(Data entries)
+++

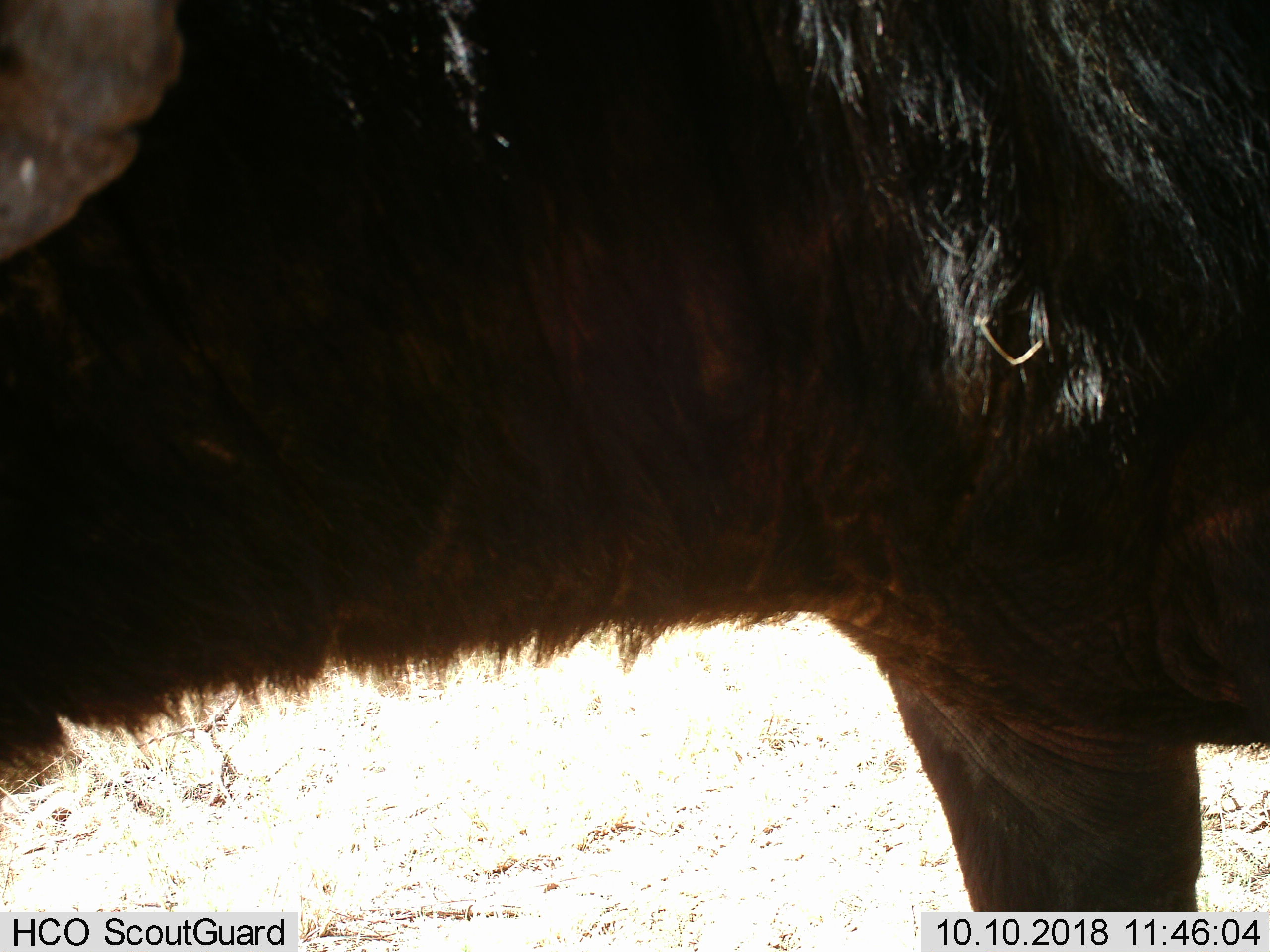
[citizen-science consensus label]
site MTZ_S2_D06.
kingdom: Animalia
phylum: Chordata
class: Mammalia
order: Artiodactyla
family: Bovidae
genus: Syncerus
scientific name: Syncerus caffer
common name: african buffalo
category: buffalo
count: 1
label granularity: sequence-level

+++

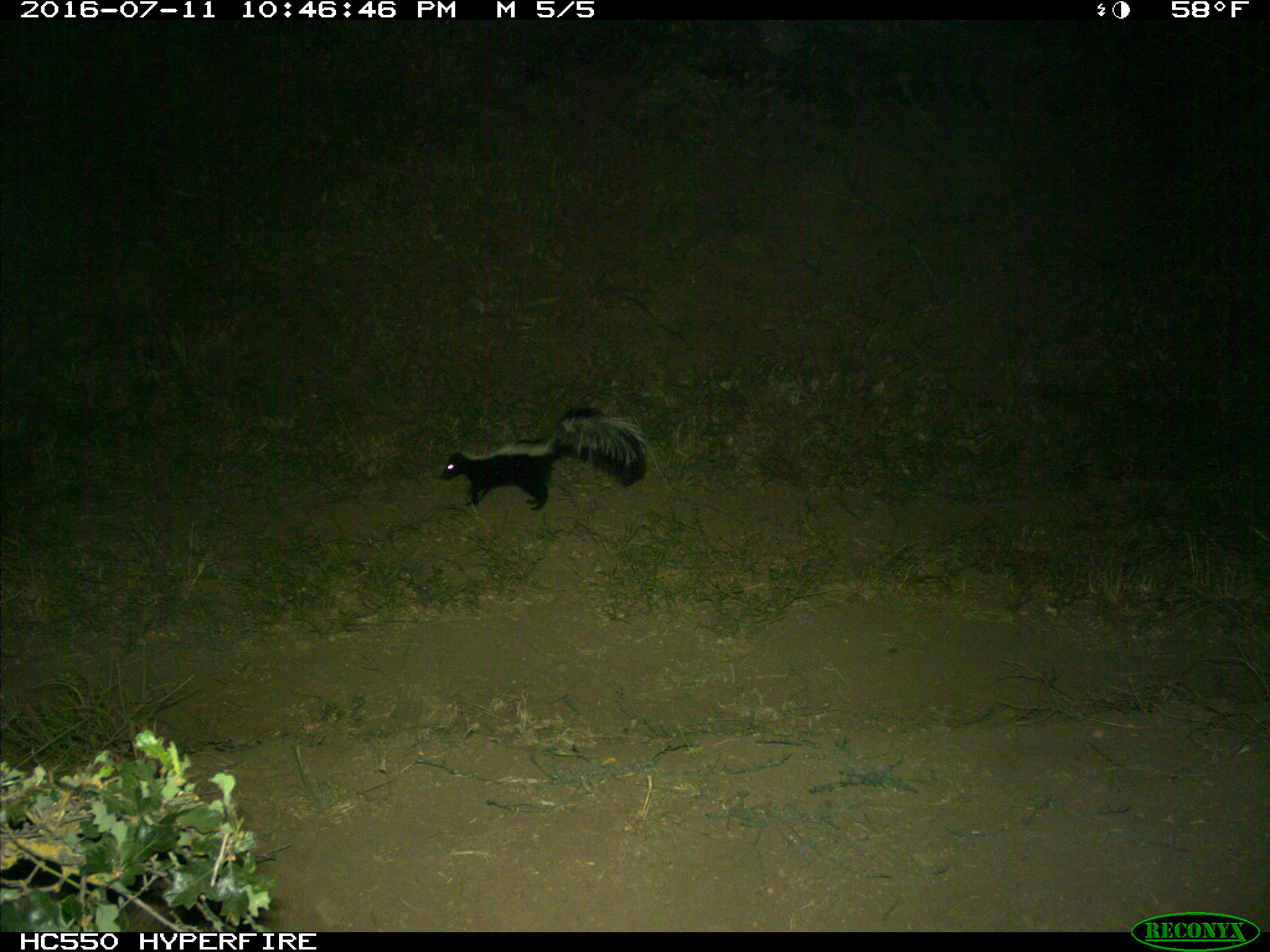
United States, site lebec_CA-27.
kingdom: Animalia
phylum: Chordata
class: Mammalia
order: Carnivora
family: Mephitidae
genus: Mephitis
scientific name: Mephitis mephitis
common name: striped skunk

+++

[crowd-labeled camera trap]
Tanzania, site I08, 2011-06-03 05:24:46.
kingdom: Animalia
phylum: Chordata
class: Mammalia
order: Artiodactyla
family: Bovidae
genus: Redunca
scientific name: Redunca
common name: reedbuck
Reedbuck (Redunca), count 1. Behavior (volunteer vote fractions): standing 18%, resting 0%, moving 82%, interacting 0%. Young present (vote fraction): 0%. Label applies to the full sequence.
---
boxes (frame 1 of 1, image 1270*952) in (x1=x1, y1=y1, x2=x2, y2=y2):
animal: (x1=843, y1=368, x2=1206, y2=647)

+++

Out of the data above, transcribe exactly and only the lines starting with the line that has "[citizen-science consensus label]" and going on through the line that has "label granularity: sequence-level", both included.

Final answer:
[citizen-science consensus label]
site MTZ_S2_D06.
kingdom: Animalia
phylum: Chordata
class: Mammalia
order: Artiodactyla
family: Bovidae
genus: Syncerus
scientific name: Syncerus caffer
common name: african buffalo
category: buffalo
count: 1
label granularity: sequence-level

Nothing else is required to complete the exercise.